Task goal: Carry forward the article on Kamalei Correa's football career at Boise State, writing what comes next after its last sentence, not anything from the data.

Document extract:
>>>>>
Three years ago, the Boise State football team was preparing to face Fresno State in the Mountain West Conference championship game. They’d played once before that season, and Andy Avalos, then the Broncos’ linebackers coach, recalled that the defense’s game plan did not change much between meetings. Boise had won by double digits seven weeks earlier.
In practice, the scout team offense called for a number of counter runs, as the Broncos expected the Bulldogs would in their rematch. That meant sophomore Kamalei Correa, a rising star at Boise’s stand-up defensive end position, often faced pulling guards at the line of scrimmage. It was not supposed to be easy.
At one point, Correa had to be removed from practice. Not because he was hurt, or struggling. Because the scout team’s continued existence was important. “He was just lighting these dudes up,” Avalos said. Correa was so comfortable the second time around, the coach explained, that his intensity made head coach Bryan Harsin a little uncomfortable. Correa and his teammates were asked to throttle down; even the first-team offense had stopped practicing to watch and listen.
“I remember that practice, and talking to him now as we go through these challenges in his life, it's, ‘Let's get back to that. Let's get comfortable,’ ” Avalos, now Boise State’s defensive coordinator, said this week of Correa, now a Ravens linebacker. “Figure out what we got to do to become that guy you were at practice that week and ultimately the player you were in that conference championship game.”
Correa finished with just half a sack, but the Broncos held Fresno scoreless for nearly three quarters in a 28-14 win. In the Fiesta Bowl, he secured an upset against No. 10 Arizona with a last-second, game-ending sack, one of a conference-best 12 in a résumé-making second season that little resembled his first.
<<<<<
Information shown:
>>>>>
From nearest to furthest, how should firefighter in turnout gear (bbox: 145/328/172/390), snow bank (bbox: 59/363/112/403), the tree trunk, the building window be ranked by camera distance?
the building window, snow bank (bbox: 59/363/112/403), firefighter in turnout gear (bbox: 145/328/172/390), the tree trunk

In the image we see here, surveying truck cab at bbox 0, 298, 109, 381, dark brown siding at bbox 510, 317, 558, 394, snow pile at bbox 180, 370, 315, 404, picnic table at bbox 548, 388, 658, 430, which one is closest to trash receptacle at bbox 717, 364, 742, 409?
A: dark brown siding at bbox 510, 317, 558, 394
<<<<<
Result:
As the July 27 start of Ravens training camp nears, there may be no veteran with more distance to cover than the one farthest from home. Correa, a Honolulu native, played in just nine games his rookie season, starting none, and made four tackles before hitting injured reserve (ribs). The linebacker taken after him in the second round of the NFL draft, the Atlanta Falcons’ Deion Jones, had 108 tackles in 15 games, starting 13.
But with the retirement (for now, anyway) of leading tackler Zachary Orr, Correa is the favorite to start alongside C.J. Mosley at inside linebacker. What he lacked last year — a grasp of the playbook, stability at one position, the confidence of the coaches and ownership — he now has. In his second year, the league’s realities seem to be second nature.
Which is good news for the Ravens, and possibly bad news for opposing pulling guards.
“I would say, in Year 2, you just kind of know what to expect and what's coming,” Correa said in a recent interview. “You know the playbook a lot better, you know where your help is, you know what you're doing and you're not just running around like a chicken with his head cut off. So really, you just kind of get a better feel. And really, it's just not so crazy.”
Before the craziness began, Correa was a standout early in training camp last year, quickly ascending the depth chart at inside linebacker, a position then largely foreign to him.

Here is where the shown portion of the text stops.